И тут и пошло: затворение Юрия, Капустина, моя болезнь в городе весной, проболела всю осень, заболевание ужасное Алены. Этой зимой мне снится: надо подняться на гору, кажется, в Ларине, от Дымской долины. Гололедица, и я скольжу обратно все ниже. И вдруг какая-то сила меня подхватывает сзади под руки и выносит на вершину, и я чувствую, что это ангел.
Что меня спасет, что нас спасет?
Все хочу заняться своими материалами по русскому эпосу, хочу подготовить целый цикл пьес для будущего романтического кукольного театра. П. П. Щеголев смеялся над моей затеей: «Романтизма у нас не будет, т. к. романтизм подразумевает реакцию, а у нас реакции быть не может, нет к тому элементов. Никому ваш Микула Селянинович не нужен».

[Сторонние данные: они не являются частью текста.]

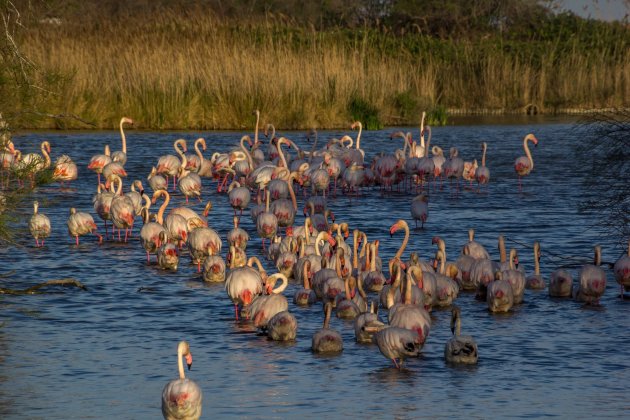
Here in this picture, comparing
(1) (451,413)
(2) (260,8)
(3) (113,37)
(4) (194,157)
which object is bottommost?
(1) (451,413)

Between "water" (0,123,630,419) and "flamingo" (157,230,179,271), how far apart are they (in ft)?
0.34

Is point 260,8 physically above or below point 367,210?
above

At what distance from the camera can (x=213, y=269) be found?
36.8ft

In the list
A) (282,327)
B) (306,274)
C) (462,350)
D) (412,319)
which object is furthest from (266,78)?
(462,350)

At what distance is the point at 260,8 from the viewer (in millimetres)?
57156

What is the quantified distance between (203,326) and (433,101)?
875 inches

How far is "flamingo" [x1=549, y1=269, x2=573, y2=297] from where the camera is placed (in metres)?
10.5

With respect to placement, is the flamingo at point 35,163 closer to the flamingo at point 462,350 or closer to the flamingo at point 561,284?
the flamingo at point 462,350

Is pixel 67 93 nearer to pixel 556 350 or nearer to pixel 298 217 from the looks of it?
pixel 298 217

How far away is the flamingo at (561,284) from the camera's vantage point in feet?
34.4

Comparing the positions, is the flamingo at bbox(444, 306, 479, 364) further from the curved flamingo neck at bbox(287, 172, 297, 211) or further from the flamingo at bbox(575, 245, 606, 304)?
the curved flamingo neck at bbox(287, 172, 297, 211)

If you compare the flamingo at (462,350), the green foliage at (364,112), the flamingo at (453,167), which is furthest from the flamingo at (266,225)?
the green foliage at (364,112)

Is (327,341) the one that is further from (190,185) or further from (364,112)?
(364,112)

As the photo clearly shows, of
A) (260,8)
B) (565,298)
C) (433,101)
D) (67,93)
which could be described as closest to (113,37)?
(67,93)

Как может быть Микула и эпос не нужен, как можно отказаться от предков? Теперешнее поколение отказалось от своих отцов и матерей («Известия» 18 апреля 1931 года: «Узнав о лишении прав (избирательных) родителей, порываю с ними всякую связь. Лазутин»)[326]. Хорошо. Но у этого поколения будут дети, несмотря на аборты, и вспомнит же хоть какое-то поколение, более даровитое, о своих отцах и дедах, вспомнят и об Илье Муромце. И даже не началось ли уже. Толстой пишет «Петра» – пьесу и роман. «Academia»[327] издает русские сказки, правда, говорят, для экспорта, у меня все мысли направлены на наше прошлое. Может, угол отражения уже начался[328].